Tech for good – Digital inclusion in a war zone

By , 14 February 2017 at 12:47
Tech for good – Digital inclusion in a war zone
Initiatives

Tech for good – Digital inclusion in a war zone

By , 14 February 2017 at 12:47

“If you can make progress in Afghanistan, you can make progress anywhere – no more excuses.”

This is what the moderator and Sweden’s former Minister of Finance Anders Borg said while I was wiping away the tears streaming down my Macbook. This talk showed me the ability of the tech industry to somehow leverage some of that extreme wealth and influence for good. In this dark time we seem to be heading toward, it gave me hope for humanity.

In particular, a rapid-fire presentation given by Karim Khoja the CEO of Roshan telecom development company in Afghanistan was one of the most inspiring things I’ve ever witnessed (and I watch a lot of TED talks.)

Afghans have some of the worst odds of any people. It’s a country of 88 million people living under the gloom of war, starvation and a totalitarian regime. The average life expectancy is less than 61—until recently it was 42—and half of babies die before their first birthday.

> [Prompt A]
In the article on digital inclusion in a war zone, who is named as the CEO of Roshan?
> [Prompt B]
Extend the article on digital inclusion in a war zone past its final sentence, keeping its voice and adding about two paragraphs.

> [Extracted information]
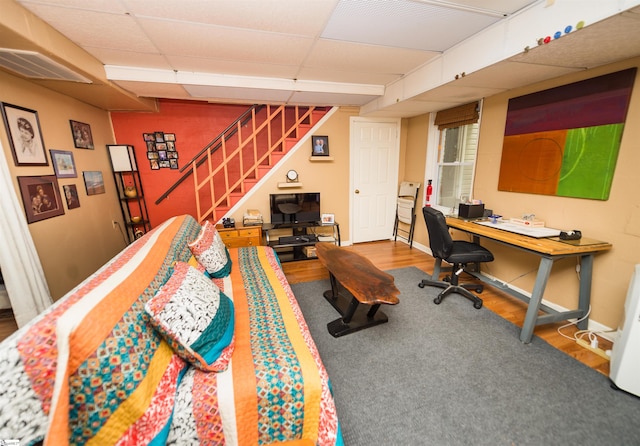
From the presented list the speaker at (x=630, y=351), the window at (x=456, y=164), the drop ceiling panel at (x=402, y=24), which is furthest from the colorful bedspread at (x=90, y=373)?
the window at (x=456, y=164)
* * *
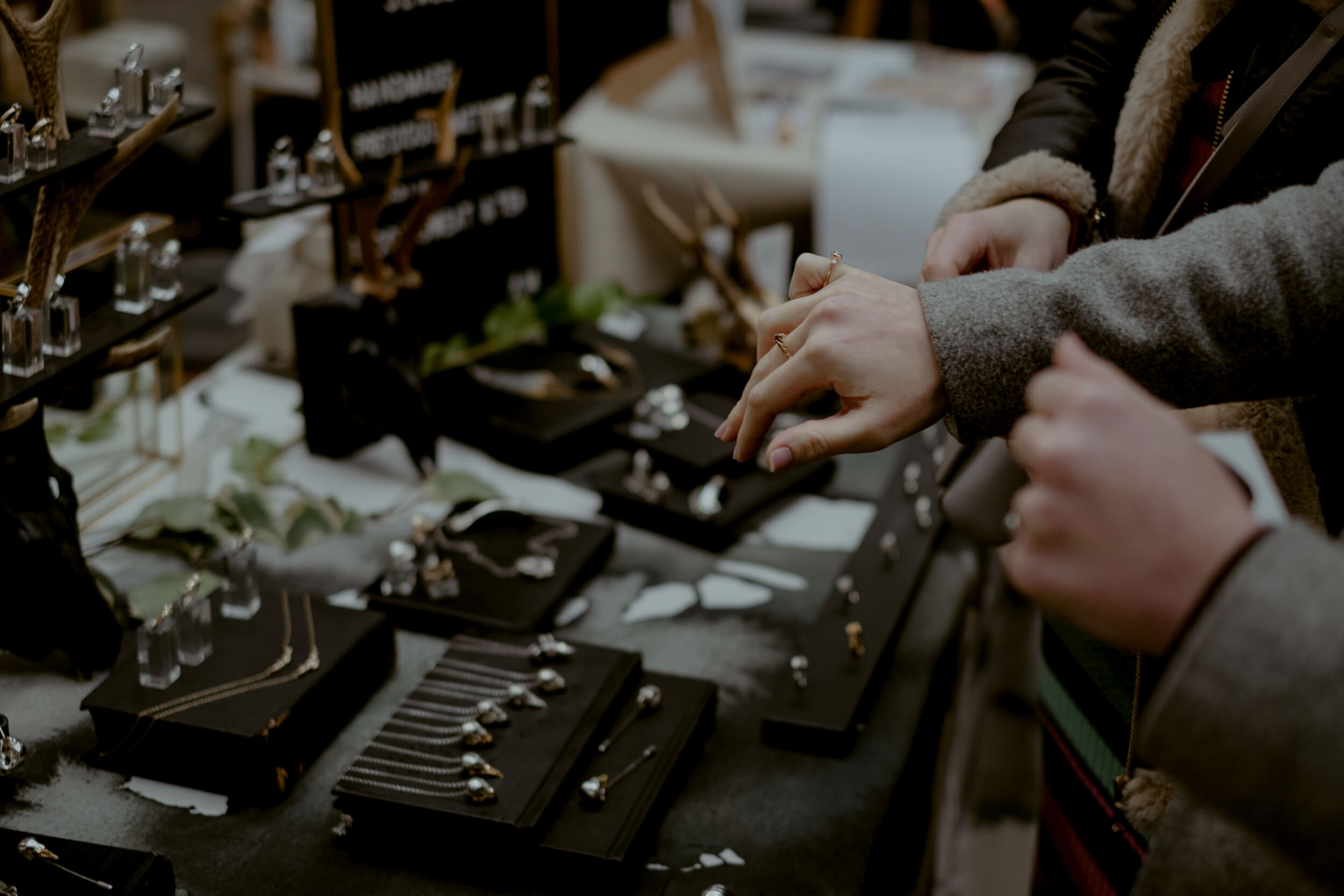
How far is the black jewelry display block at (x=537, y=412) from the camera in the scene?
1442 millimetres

> [Final answer A]
Karim Khoja

> [Final answer B]
Under these conditions Roshan, in unprecedented collaboration with its three telecom competitors, has kept networks up even in the the capital of Kabul which sees a bomb just about every day, so “emergency crews can get in and people can call their family and say ‘We’re OK’,” Khoja said. In fact, “We are the largest electricity generator in the world,” since it takes so much fuel and backup generators to keep the network up.

You might think that having access to your phone surrounded by so much peril would be a luxury, but digital inclusion in Afghanistan has been more like a lifeline for the 33 million people on the Roshan network.

Digital inclusion isn’t just about having access but having affordable access. “Before it was $12 per minute and now it is less than a cent to make a call anywhere in country.”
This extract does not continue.